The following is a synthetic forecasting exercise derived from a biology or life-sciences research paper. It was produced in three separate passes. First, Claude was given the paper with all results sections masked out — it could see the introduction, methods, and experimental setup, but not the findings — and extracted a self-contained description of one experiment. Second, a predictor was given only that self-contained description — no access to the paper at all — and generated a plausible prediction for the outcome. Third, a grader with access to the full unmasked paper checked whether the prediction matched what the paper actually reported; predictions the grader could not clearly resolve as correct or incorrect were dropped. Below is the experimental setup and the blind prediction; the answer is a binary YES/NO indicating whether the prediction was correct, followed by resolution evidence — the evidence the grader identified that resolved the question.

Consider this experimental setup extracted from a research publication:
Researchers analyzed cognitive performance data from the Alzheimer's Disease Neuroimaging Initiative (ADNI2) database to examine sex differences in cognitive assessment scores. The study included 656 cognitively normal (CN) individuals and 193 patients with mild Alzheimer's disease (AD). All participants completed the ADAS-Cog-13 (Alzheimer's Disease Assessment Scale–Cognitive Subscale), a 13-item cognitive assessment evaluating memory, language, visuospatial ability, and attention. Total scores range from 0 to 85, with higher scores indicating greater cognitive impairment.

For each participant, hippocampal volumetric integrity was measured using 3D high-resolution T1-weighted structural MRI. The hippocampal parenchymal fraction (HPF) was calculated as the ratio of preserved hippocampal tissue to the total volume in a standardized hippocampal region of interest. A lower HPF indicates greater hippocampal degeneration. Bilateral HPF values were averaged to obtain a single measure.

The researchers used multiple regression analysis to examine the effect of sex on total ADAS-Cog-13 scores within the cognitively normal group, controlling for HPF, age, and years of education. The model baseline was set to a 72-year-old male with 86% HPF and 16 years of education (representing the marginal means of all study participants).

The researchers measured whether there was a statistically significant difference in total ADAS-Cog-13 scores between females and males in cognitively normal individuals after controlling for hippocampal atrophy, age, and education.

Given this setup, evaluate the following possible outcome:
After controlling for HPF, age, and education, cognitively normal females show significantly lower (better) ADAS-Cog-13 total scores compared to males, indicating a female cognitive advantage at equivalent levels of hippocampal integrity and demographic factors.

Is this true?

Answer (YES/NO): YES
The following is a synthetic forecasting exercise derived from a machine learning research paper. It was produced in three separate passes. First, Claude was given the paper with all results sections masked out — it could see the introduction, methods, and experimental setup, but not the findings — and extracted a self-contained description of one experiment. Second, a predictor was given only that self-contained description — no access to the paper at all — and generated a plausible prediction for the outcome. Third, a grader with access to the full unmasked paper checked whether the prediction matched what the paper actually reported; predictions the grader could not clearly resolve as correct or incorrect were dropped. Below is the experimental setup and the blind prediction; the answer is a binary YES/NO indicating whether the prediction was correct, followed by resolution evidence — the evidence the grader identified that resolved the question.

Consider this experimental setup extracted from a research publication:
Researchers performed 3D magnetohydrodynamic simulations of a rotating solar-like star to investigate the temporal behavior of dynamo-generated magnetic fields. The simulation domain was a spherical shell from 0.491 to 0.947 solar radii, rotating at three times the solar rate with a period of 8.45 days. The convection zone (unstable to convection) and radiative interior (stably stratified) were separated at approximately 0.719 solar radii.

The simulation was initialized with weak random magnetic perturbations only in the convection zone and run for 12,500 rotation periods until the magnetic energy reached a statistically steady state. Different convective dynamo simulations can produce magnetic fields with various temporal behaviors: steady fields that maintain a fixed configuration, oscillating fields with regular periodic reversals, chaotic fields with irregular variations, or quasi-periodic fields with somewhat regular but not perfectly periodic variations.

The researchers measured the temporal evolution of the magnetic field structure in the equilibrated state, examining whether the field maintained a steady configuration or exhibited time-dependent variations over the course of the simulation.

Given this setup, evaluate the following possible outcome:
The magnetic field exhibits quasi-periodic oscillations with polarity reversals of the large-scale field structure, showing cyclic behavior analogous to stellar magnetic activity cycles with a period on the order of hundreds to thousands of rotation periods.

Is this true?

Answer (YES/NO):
━━━━━━━━━━━━━━━━
## Prompt
Return the span of lines in the data above that opens at the line with "The researchers measured whether" and closes at the line with "Answer (YES/NO): YES", exactly, ends included, nothing else.

## Result of the exercise
The researchers measured whether there was a statistically significant difference in total ADAS-Cog-13 scores between females and males in cognitively normal individuals after controlling for hippocampal atrophy, age, and education.

Given this setup, evaluate the following possible outcome:
After controlling for HPF, age, and education, cognitively normal females show significantly lower (better) ADAS-Cog-13 total scores compared to males, indicating a female cognitive advantage at equivalent levels of hippocampal integrity and demographic factors.

Is this true?

Answer (YES/NO): YES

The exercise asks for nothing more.